Stored records =>

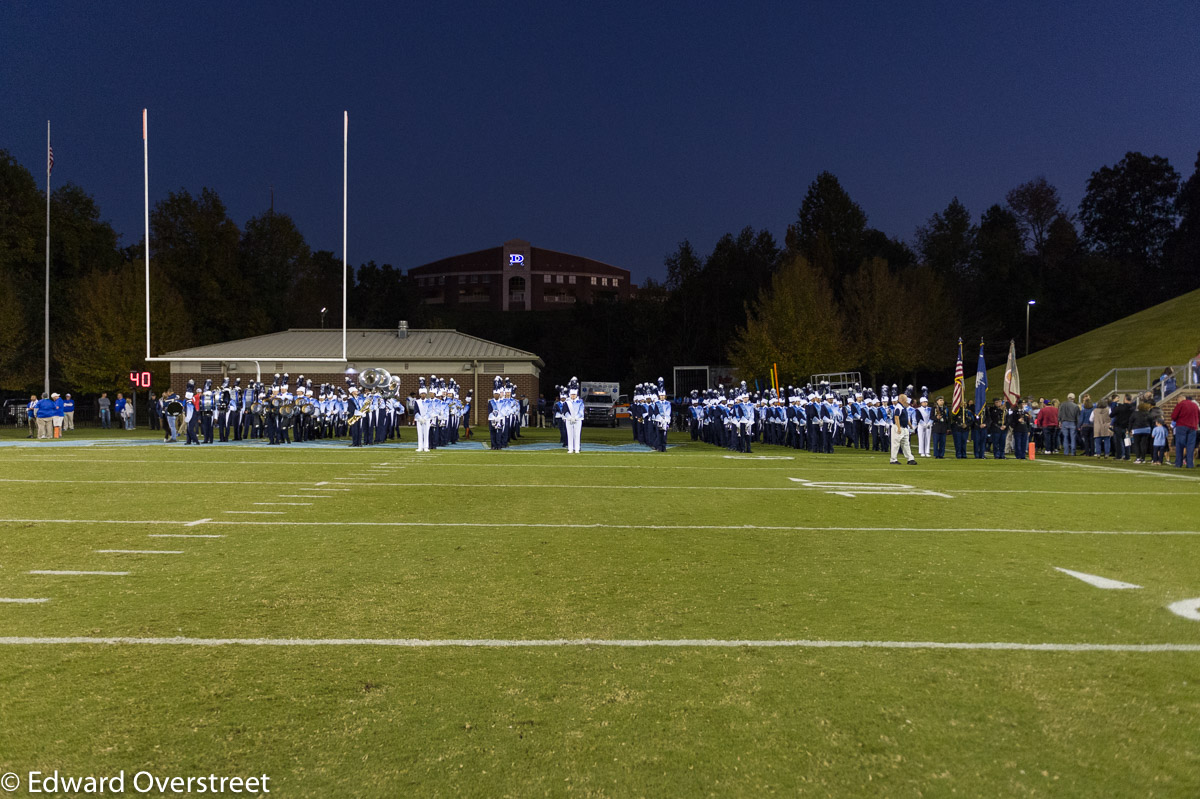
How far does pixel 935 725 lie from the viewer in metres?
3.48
==
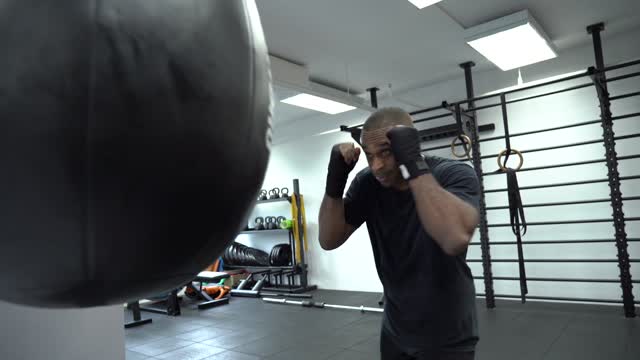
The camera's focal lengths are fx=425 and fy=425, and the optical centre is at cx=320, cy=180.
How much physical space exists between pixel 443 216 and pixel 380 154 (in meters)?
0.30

Problem description => From the listing above, extract each line that includes the string "pixel", and reproduce those lines.

Correct result =>
How far does pixel 935 725 lie from the viewer in metres?
How much physical space exists between pixel 443 216 and pixel 380 154 (in meters)?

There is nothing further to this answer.